## TEXT EXCERPT:
FWIW, I like this suggestion from Robert.

>  - check for INT64_MIN / -1 (although I think it is useless)
>  - try not to remove/add blanks lines
>  - let some assert "as is"
>  - still exit on float to int overflow, see arguments in other mails

+make_op(const char *operator, PgBenchExpr *lexpr, PgBenchExpr *rexpr)
+{
+       return make_func(find_func(operator),
+                                        /* beware that the list is reversed in make_func */
+                                        make_elist(rexpr, make_elist(lexpr, NULL)));
+}
I think that this should use as argument the function ID, aka PGBENCH_ADD or similar instead of find_func() with an operator character. This saves a couple of instructions.

+ * - nargs: number of arguments (-1 is a special value for min & max)
My fault perhaps, it may be better to mention here that -1 means that min and max need at least one argument, and that the number of arguments is not fixed.

+                                       case PGBENCH_MOD:
+                                               if (coerceToInt(&rval) == 0)
                                                {
                                                        fprintf(stderr, "division by zero\n");
                                                        return false;
                                                }
-                                               *retval = lval % rval;
+                                               if (coerceToInt(&lval) == INT64_MIN && coerceToInt(&rval) == -1)
+                                               {
+                                                       fprintf(stderr, "cannot divide INT64_MIN by -1\n");
+                                                       return false;
+                                               }
For mod() there is no need to have an error, returning 0 is fine. You can actually do it unconditionally when rval == -1.

+               setDoubleValue(retval, d < 0.0? -d: d);
Nitpick: lack of spaces between the question mark.

## EXERCISE GOAL:
Please copy the passage from the pgbench patch review word for word, starting at "FWIW, I like" and ending at "couple of instructions.".

## GIVEN INFORMATION:
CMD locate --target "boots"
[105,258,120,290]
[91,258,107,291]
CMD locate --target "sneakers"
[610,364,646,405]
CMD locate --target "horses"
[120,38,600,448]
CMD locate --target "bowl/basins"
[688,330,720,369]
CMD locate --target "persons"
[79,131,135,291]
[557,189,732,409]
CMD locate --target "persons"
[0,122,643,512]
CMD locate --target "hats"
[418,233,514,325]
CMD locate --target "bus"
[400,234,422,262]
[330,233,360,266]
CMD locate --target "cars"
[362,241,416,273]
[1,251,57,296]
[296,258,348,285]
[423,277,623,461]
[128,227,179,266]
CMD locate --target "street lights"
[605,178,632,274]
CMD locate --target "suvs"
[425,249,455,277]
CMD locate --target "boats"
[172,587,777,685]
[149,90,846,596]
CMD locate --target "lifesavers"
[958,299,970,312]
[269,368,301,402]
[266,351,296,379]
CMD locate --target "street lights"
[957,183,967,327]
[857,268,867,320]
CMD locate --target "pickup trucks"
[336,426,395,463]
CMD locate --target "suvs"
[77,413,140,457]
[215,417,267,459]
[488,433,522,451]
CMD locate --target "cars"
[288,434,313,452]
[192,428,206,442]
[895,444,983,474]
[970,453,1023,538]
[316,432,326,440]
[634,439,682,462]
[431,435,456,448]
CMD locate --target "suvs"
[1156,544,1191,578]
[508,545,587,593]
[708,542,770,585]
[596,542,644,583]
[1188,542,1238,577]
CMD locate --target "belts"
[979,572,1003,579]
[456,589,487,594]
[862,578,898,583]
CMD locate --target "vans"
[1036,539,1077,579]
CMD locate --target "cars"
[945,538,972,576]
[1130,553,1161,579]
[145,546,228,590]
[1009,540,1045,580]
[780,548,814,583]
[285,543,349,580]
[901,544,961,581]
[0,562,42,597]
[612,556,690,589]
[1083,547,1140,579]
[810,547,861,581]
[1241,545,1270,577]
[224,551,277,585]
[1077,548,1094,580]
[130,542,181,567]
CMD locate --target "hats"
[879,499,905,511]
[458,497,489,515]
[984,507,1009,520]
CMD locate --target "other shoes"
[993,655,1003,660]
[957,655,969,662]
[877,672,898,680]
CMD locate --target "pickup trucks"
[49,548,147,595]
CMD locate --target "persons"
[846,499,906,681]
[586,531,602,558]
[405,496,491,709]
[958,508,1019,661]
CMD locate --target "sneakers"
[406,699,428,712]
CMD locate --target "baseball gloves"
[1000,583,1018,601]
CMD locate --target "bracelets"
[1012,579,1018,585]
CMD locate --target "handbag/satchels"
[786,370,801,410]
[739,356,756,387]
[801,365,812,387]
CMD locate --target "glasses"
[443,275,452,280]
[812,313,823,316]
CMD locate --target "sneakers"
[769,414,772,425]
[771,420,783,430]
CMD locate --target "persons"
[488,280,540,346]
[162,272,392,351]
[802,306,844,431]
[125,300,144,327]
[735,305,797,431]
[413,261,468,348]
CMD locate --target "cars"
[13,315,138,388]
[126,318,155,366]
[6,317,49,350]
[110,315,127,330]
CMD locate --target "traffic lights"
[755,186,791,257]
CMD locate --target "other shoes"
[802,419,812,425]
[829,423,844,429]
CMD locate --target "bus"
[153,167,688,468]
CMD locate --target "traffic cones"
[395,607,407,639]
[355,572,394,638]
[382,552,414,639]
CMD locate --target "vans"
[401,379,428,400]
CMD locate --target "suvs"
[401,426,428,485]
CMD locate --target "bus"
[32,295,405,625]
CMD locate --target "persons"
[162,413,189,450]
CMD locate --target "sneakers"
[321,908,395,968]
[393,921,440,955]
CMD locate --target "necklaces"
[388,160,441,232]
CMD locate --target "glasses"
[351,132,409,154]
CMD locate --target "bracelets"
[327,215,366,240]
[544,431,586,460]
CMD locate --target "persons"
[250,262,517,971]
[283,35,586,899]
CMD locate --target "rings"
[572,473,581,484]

## SOLUTION TO THIS TASK:
FWIW, I like this suggestion from Robert.

>  - check for INT64_MIN / -1 (although I think it is useless)
>  - try not to remove/add blanks lines
>  - let some assert "as is"
>  - still exit on float to int overflow, see arguments in other mails

+make_op(const char *operator, PgBenchExpr *lexpr, PgBenchExpr *rexpr)
+{
+       return make_func(find_func(operator),
+                                        /* beware that the list is reversed in make_func */
+                                        make_elist(rexpr, make_elist(lexpr, NULL)));
+}
I think that this should use as argument the function ID, aka PGBENCH_ADD or similar instead of find_func() with an operator character. This saves a couple of instructions.